"Oh, Belle! You are glad, you are glad that I have come back!"

The wonder and joy of his voice seemed to rouse her to realities; she drew away from him, and stood with one hand raised to her forehead in perplexity. "How dark it is!" she cried, petulantly. "I did not see. I cannot,--Why did you come like a thief in the night? Why did you not write? Why?--you should not have come, you should not!"

"I did write," he answered gently, the blame in her tone seeming to escape his ear. "I wrote from Kohât to tell you. The dog-cart was at the station and I thought--"

"It was for John, not for you," she interrupted almost fiercely. "It was for my husband--" She broke off into silence.

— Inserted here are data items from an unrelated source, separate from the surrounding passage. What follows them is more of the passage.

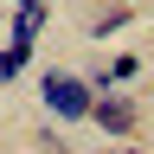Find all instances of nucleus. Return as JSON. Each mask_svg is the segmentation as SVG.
Here are the masks:
<instances>
[{"label":"nucleus","instance_id":"f03ea898","mask_svg":"<svg viewBox=\"0 0 154 154\" xmlns=\"http://www.w3.org/2000/svg\"><path fill=\"white\" fill-rule=\"evenodd\" d=\"M135 122H141V103H135L128 90H109V96H96V109H90V128L96 135H109V141H128Z\"/></svg>","mask_w":154,"mask_h":154},{"label":"nucleus","instance_id":"20e7f679","mask_svg":"<svg viewBox=\"0 0 154 154\" xmlns=\"http://www.w3.org/2000/svg\"><path fill=\"white\" fill-rule=\"evenodd\" d=\"M45 26H51V0H45V7H32V13H13V26H7V45H19V51H32Z\"/></svg>","mask_w":154,"mask_h":154},{"label":"nucleus","instance_id":"39448f33","mask_svg":"<svg viewBox=\"0 0 154 154\" xmlns=\"http://www.w3.org/2000/svg\"><path fill=\"white\" fill-rule=\"evenodd\" d=\"M122 26H135V7H122V0H109V7L96 13L90 26H84V38H96V45H103V38H116Z\"/></svg>","mask_w":154,"mask_h":154},{"label":"nucleus","instance_id":"0eeeda50","mask_svg":"<svg viewBox=\"0 0 154 154\" xmlns=\"http://www.w3.org/2000/svg\"><path fill=\"white\" fill-rule=\"evenodd\" d=\"M96 154H148V148H96Z\"/></svg>","mask_w":154,"mask_h":154},{"label":"nucleus","instance_id":"6e6552de","mask_svg":"<svg viewBox=\"0 0 154 154\" xmlns=\"http://www.w3.org/2000/svg\"><path fill=\"white\" fill-rule=\"evenodd\" d=\"M13 7H19V13H32V7H45V0H13Z\"/></svg>","mask_w":154,"mask_h":154},{"label":"nucleus","instance_id":"f257e3e1","mask_svg":"<svg viewBox=\"0 0 154 154\" xmlns=\"http://www.w3.org/2000/svg\"><path fill=\"white\" fill-rule=\"evenodd\" d=\"M38 103H45L58 122L84 128V122H90V109H96V90H90V77H84V71H58V64H51L45 77H38Z\"/></svg>","mask_w":154,"mask_h":154},{"label":"nucleus","instance_id":"423d86ee","mask_svg":"<svg viewBox=\"0 0 154 154\" xmlns=\"http://www.w3.org/2000/svg\"><path fill=\"white\" fill-rule=\"evenodd\" d=\"M32 64V51H19V45H0V84H13L19 71Z\"/></svg>","mask_w":154,"mask_h":154},{"label":"nucleus","instance_id":"7ed1b4c3","mask_svg":"<svg viewBox=\"0 0 154 154\" xmlns=\"http://www.w3.org/2000/svg\"><path fill=\"white\" fill-rule=\"evenodd\" d=\"M135 77H141V58H135V51H116L103 71H90V90H96V96H109V90H128Z\"/></svg>","mask_w":154,"mask_h":154},{"label":"nucleus","instance_id":"1a4fd4ad","mask_svg":"<svg viewBox=\"0 0 154 154\" xmlns=\"http://www.w3.org/2000/svg\"><path fill=\"white\" fill-rule=\"evenodd\" d=\"M148 96H154V90H148Z\"/></svg>","mask_w":154,"mask_h":154}]
</instances>
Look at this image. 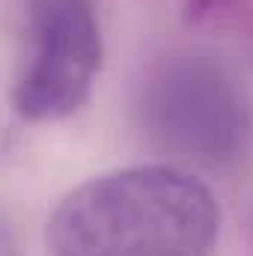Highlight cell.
Segmentation results:
<instances>
[{"mask_svg":"<svg viewBox=\"0 0 253 256\" xmlns=\"http://www.w3.org/2000/svg\"><path fill=\"white\" fill-rule=\"evenodd\" d=\"M220 206L176 164H134L72 188L48 218L51 256H212Z\"/></svg>","mask_w":253,"mask_h":256,"instance_id":"cell-1","label":"cell"},{"mask_svg":"<svg viewBox=\"0 0 253 256\" xmlns=\"http://www.w3.org/2000/svg\"><path fill=\"white\" fill-rule=\"evenodd\" d=\"M104 60L102 21L92 0H33L24 54L12 84V108L27 122L74 116Z\"/></svg>","mask_w":253,"mask_h":256,"instance_id":"cell-3","label":"cell"},{"mask_svg":"<svg viewBox=\"0 0 253 256\" xmlns=\"http://www.w3.org/2000/svg\"><path fill=\"white\" fill-rule=\"evenodd\" d=\"M143 140L176 167L230 170L253 146V98L238 72L206 51L152 66L134 102Z\"/></svg>","mask_w":253,"mask_h":256,"instance_id":"cell-2","label":"cell"}]
</instances>
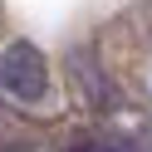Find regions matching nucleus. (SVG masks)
Returning <instances> with one entry per match:
<instances>
[{"mask_svg":"<svg viewBox=\"0 0 152 152\" xmlns=\"http://www.w3.org/2000/svg\"><path fill=\"white\" fill-rule=\"evenodd\" d=\"M0 88L10 93L15 103L44 98V88H49V64H44V54L34 49L30 39H15V44L0 49Z\"/></svg>","mask_w":152,"mask_h":152,"instance_id":"f257e3e1","label":"nucleus"},{"mask_svg":"<svg viewBox=\"0 0 152 152\" xmlns=\"http://www.w3.org/2000/svg\"><path fill=\"white\" fill-rule=\"evenodd\" d=\"M147 39H152V30H147Z\"/></svg>","mask_w":152,"mask_h":152,"instance_id":"7ed1b4c3","label":"nucleus"},{"mask_svg":"<svg viewBox=\"0 0 152 152\" xmlns=\"http://www.w3.org/2000/svg\"><path fill=\"white\" fill-rule=\"evenodd\" d=\"M0 152H30V147H0Z\"/></svg>","mask_w":152,"mask_h":152,"instance_id":"f03ea898","label":"nucleus"}]
</instances>
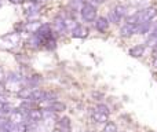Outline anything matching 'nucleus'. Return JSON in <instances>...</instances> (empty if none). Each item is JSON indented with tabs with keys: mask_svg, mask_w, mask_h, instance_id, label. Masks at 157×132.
Wrapping results in <instances>:
<instances>
[{
	"mask_svg": "<svg viewBox=\"0 0 157 132\" xmlns=\"http://www.w3.org/2000/svg\"><path fill=\"white\" fill-rule=\"evenodd\" d=\"M157 17V8L156 7H147L144 10H139L134 17L127 19L128 24H145V22L153 21Z\"/></svg>",
	"mask_w": 157,
	"mask_h": 132,
	"instance_id": "1",
	"label": "nucleus"
},
{
	"mask_svg": "<svg viewBox=\"0 0 157 132\" xmlns=\"http://www.w3.org/2000/svg\"><path fill=\"white\" fill-rule=\"evenodd\" d=\"M19 43V35L18 33H10L3 37H0V48L3 50H11Z\"/></svg>",
	"mask_w": 157,
	"mask_h": 132,
	"instance_id": "2",
	"label": "nucleus"
},
{
	"mask_svg": "<svg viewBox=\"0 0 157 132\" xmlns=\"http://www.w3.org/2000/svg\"><path fill=\"white\" fill-rule=\"evenodd\" d=\"M8 121L13 125H19V124H26L28 123V114L24 109H15L13 113L8 116Z\"/></svg>",
	"mask_w": 157,
	"mask_h": 132,
	"instance_id": "3",
	"label": "nucleus"
},
{
	"mask_svg": "<svg viewBox=\"0 0 157 132\" xmlns=\"http://www.w3.org/2000/svg\"><path fill=\"white\" fill-rule=\"evenodd\" d=\"M80 15L84 22H94L97 19V7L91 4H84L80 8Z\"/></svg>",
	"mask_w": 157,
	"mask_h": 132,
	"instance_id": "4",
	"label": "nucleus"
},
{
	"mask_svg": "<svg viewBox=\"0 0 157 132\" xmlns=\"http://www.w3.org/2000/svg\"><path fill=\"white\" fill-rule=\"evenodd\" d=\"M58 17L62 19V22H63V25H65V28H66V30H68V32H73V30L78 26L76 18L73 17V14H72L71 11H65V13H61Z\"/></svg>",
	"mask_w": 157,
	"mask_h": 132,
	"instance_id": "5",
	"label": "nucleus"
},
{
	"mask_svg": "<svg viewBox=\"0 0 157 132\" xmlns=\"http://www.w3.org/2000/svg\"><path fill=\"white\" fill-rule=\"evenodd\" d=\"M138 32H139V25L138 24H128V22H125L121 26V29H120V35H121L123 37H130V36H132V35H138Z\"/></svg>",
	"mask_w": 157,
	"mask_h": 132,
	"instance_id": "6",
	"label": "nucleus"
},
{
	"mask_svg": "<svg viewBox=\"0 0 157 132\" xmlns=\"http://www.w3.org/2000/svg\"><path fill=\"white\" fill-rule=\"evenodd\" d=\"M91 119L95 124H106L109 121V114L102 113L97 107H94V109H91Z\"/></svg>",
	"mask_w": 157,
	"mask_h": 132,
	"instance_id": "7",
	"label": "nucleus"
},
{
	"mask_svg": "<svg viewBox=\"0 0 157 132\" xmlns=\"http://www.w3.org/2000/svg\"><path fill=\"white\" fill-rule=\"evenodd\" d=\"M28 114V123H40L43 120V111L40 109H30L26 111ZM26 123V124H28Z\"/></svg>",
	"mask_w": 157,
	"mask_h": 132,
	"instance_id": "8",
	"label": "nucleus"
},
{
	"mask_svg": "<svg viewBox=\"0 0 157 132\" xmlns=\"http://www.w3.org/2000/svg\"><path fill=\"white\" fill-rule=\"evenodd\" d=\"M95 28H97L98 32L105 33L109 29V19L105 17H99V18L95 19Z\"/></svg>",
	"mask_w": 157,
	"mask_h": 132,
	"instance_id": "9",
	"label": "nucleus"
},
{
	"mask_svg": "<svg viewBox=\"0 0 157 132\" xmlns=\"http://www.w3.org/2000/svg\"><path fill=\"white\" fill-rule=\"evenodd\" d=\"M40 26H41V24L39 21H29L24 25V30L30 33V35H35V33L40 29Z\"/></svg>",
	"mask_w": 157,
	"mask_h": 132,
	"instance_id": "10",
	"label": "nucleus"
},
{
	"mask_svg": "<svg viewBox=\"0 0 157 132\" xmlns=\"http://www.w3.org/2000/svg\"><path fill=\"white\" fill-rule=\"evenodd\" d=\"M58 130L61 132H71L72 131V123L69 117H62L58 121Z\"/></svg>",
	"mask_w": 157,
	"mask_h": 132,
	"instance_id": "11",
	"label": "nucleus"
},
{
	"mask_svg": "<svg viewBox=\"0 0 157 132\" xmlns=\"http://www.w3.org/2000/svg\"><path fill=\"white\" fill-rule=\"evenodd\" d=\"M52 28H54V32L59 33V35H63V33L68 32L66 28H65V25H63V22H62V19H61L59 17H57V18L54 19V22H52Z\"/></svg>",
	"mask_w": 157,
	"mask_h": 132,
	"instance_id": "12",
	"label": "nucleus"
},
{
	"mask_svg": "<svg viewBox=\"0 0 157 132\" xmlns=\"http://www.w3.org/2000/svg\"><path fill=\"white\" fill-rule=\"evenodd\" d=\"M145 51H146V44H138L130 50V55L134 58H139L145 54Z\"/></svg>",
	"mask_w": 157,
	"mask_h": 132,
	"instance_id": "13",
	"label": "nucleus"
},
{
	"mask_svg": "<svg viewBox=\"0 0 157 132\" xmlns=\"http://www.w3.org/2000/svg\"><path fill=\"white\" fill-rule=\"evenodd\" d=\"M87 33H88V30H87L86 28H83V26H80V25H78L76 29L72 32V36H73V37H80L81 39V37H86Z\"/></svg>",
	"mask_w": 157,
	"mask_h": 132,
	"instance_id": "14",
	"label": "nucleus"
},
{
	"mask_svg": "<svg viewBox=\"0 0 157 132\" xmlns=\"http://www.w3.org/2000/svg\"><path fill=\"white\" fill-rule=\"evenodd\" d=\"M28 44H29L30 47H33V48H39V47H41L40 39H39L36 35H32V36H30V39L28 40Z\"/></svg>",
	"mask_w": 157,
	"mask_h": 132,
	"instance_id": "15",
	"label": "nucleus"
},
{
	"mask_svg": "<svg viewBox=\"0 0 157 132\" xmlns=\"http://www.w3.org/2000/svg\"><path fill=\"white\" fill-rule=\"evenodd\" d=\"M8 131H10V132H26V124H19V125L10 124Z\"/></svg>",
	"mask_w": 157,
	"mask_h": 132,
	"instance_id": "16",
	"label": "nucleus"
},
{
	"mask_svg": "<svg viewBox=\"0 0 157 132\" xmlns=\"http://www.w3.org/2000/svg\"><path fill=\"white\" fill-rule=\"evenodd\" d=\"M121 18L119 17V14L116 13L114 10H110L109 11V22H113V24H120Z\"/></svg>",
	"mask_w": 157,
	"mask_h": 132,
	"instance_id": "17",
	"label": "nucleus"
},
{
	"mask_svg": "<svg viewBox=\"0 0 157 132\" xmlns=\"http://www.w3.org/2000/svg\"><path fill=\"white\" fill-rule=\"evenodd\" d=\"M103 132H117V125L112 121H108L105 124V130H103Z\"/></svg>",
	"mask_w": 157,
	"mask_h": 132,
	"instance_id": "18",
	"label": "nucleus"
},
{
	"mask_svg": "<svg viewBox=\"0 0 157 132\" xmlns=\"http://www.w3.org/2000/svg\"><path fill=\"white\" fill-rule=\"evenodd\" d=\"M97 109L99 111H102V113L105 114H109V107L106 105H103V103H99V105H97Z\"/></svg>",
	"mask_w": 157,
	"mask_h": 132,
	"instance_id": "19",
	"label": "nucleus"
},
{
	"mask_svg": "<svg viewBox=\"0 0 157 132\" xmlns=\"http://www.w3.org/2000/svg\"><path fill=\"white\" fill-rule=\"evenodd\" d=\"M86 4H91V6H95L97 7V4L99 3V0H83Z\"/></svg>",
	"mask_w": 157,
	"mask_h": 132,
	"instance_id": "20",
	"label": "nucleus"
},
{
	"mask_svg": "<svg viewBox=\"0 0 157 132\" xmlns=\"http://www.w3.org/2000/svg\"><path fill=\"white\" fill-rule=\"evenodd\" d=\"M3 80H6V73H4V70H3V67L0 66V83H2Z\"/></svg>",
	"mask_w": 157,
	"mask_h": 132,
	"instance_id": "21",
	"label": "nucleus"
},
{
	"mask_svg": "<svg viewBox=\"0 0 157 132\" xmlns=\"http://www.w3.org/2000/svg\"><path fill=\"white\" fill-rule=\"evenodd\" d=\"M4 92H6V85H4V84L0 83V95H3Z\"/></svg>",
	"mask_w": 157,
	"mask_h": 132,
	"instance_id": "22",
	"label": "nucleus"
},
{
	"mask_svg": "<svg viewBox=\"0 0 157 132\" xmlns=\"http://www.w3.org/2000/svg\"><path fill=\"white\" fill-rule=\"evenodd\" d=\"M10 3H13V4H21V3H25L24 0H10Z\"/></svg>",
	"mask_w": 157,
	"mask_h": 132,
	"instance_id": "23",
	"label": "nucleus"
},
{
	"mask_svg": "<svg viewBox=\"0 0 157 132\" xmlns=\"http://www.w3.org/2000/svg\"><path fill=\"white\" fill-rule=\"evenodd\" d=\"M153 57H155V59L157 58V46L155 47V48H153Z\"/></svg>",
	"mask_w": 157,
	"mask_h": 132,
	"instance_id": "24",
	"label": "nucleus"
},
{
	"mask_svg": "<svg viewBox=\"0 0 157 132\" xmlns=\"http://www.w3.org/2000/svg\"><path fill=\"white\" fill-rule=\"evenodd\" d=\"M35 2H36V3H43L44 0H35Z\"/></svg>",
	"mask_w": 157,
	"mask_h": 132,
	"instance_id": "25",
	"label": "nucleus"
},
{
	"mask_svg": "<svg viewBox=\"0 0 157 132\" xmlns=\"http://www.w3.org/2000/svg\"><path fill=\"white\" fill-rule=\"evenodd\" d=\"M54 132H61V131H59V130H55V131H54Z\"/></svg>",
	"mask_w": 157,
	"mask_h": 132,
	"instance_id": "26",
	"label": "nucleus"
},
{
	"mask_svg": "<svg viewBox=\"0 0 157 132\" xmlns=\"http://www.w3.org/2000/svg\"><path fill=\"white\" fill-rule=\"evenodd\" d=\"M0 7H2V2H0Z\"/></svg>",
	"mask_w": 157,
	"mask_h": 132,
	"instance_id": "27",
	"label": "nucleus"
}]
</instances>
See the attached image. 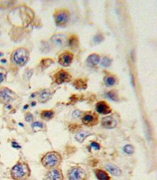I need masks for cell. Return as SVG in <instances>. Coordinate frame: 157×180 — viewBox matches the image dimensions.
<instances>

"Yes; I heard at Kohât you were married."

He could not see her face, nor she his, and once more her voice was petulant in complaint. "You startled me. No one could have seen in the dark."

"Shall I call for lights now?"

"If you please."

When he returned, followed by a servant bringing the lamp, she was standing where he had left her. Great Heavens, how she had changed! Was this little Belle Stuart with her beautiful grey eyes? This woman with the nameless look of motherhood, the nameless dignity of knowledge in her face; and yet with a terror, such as the tyranny of truth brings with it, in the tired eyes which used to be so clear of care.

"I am sorry," he began; then his thought overflowed conventional speech, making him exclaim--"Don't look so scared, for pity's sake!"